» **TASK PROMPT**
List every line in the records below that contains the word "inches". Case counts, so a line matches only if the word appears there with exactly the same capitalization.

» **DATA LINES**
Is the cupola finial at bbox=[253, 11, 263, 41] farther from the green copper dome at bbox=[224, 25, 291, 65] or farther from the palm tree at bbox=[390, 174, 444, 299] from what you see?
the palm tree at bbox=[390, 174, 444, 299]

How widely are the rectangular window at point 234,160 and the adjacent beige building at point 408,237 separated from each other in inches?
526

* * *

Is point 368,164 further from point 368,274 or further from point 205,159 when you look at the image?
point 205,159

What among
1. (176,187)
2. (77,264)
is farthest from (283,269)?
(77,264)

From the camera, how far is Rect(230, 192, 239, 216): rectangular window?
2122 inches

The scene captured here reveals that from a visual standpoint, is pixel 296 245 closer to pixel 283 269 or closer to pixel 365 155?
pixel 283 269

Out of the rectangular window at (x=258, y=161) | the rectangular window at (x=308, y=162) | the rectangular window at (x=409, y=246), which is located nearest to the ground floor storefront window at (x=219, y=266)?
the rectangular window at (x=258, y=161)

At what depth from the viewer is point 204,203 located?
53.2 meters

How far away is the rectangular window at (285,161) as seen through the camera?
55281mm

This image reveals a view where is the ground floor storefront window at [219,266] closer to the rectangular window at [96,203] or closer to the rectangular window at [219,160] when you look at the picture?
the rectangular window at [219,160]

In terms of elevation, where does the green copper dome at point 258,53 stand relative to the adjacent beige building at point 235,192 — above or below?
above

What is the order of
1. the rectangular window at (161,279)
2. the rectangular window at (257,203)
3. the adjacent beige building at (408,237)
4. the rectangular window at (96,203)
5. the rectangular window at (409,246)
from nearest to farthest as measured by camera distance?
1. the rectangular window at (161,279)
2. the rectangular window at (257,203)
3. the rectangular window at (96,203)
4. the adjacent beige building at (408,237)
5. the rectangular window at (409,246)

==

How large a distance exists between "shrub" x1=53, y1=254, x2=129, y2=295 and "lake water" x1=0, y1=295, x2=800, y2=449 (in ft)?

» **WRITTEN ANSWER**
How widely are the rectangular window at point 234,160 and the adjacent beige building at point 408,237 separated from each other in inches?
2122 inches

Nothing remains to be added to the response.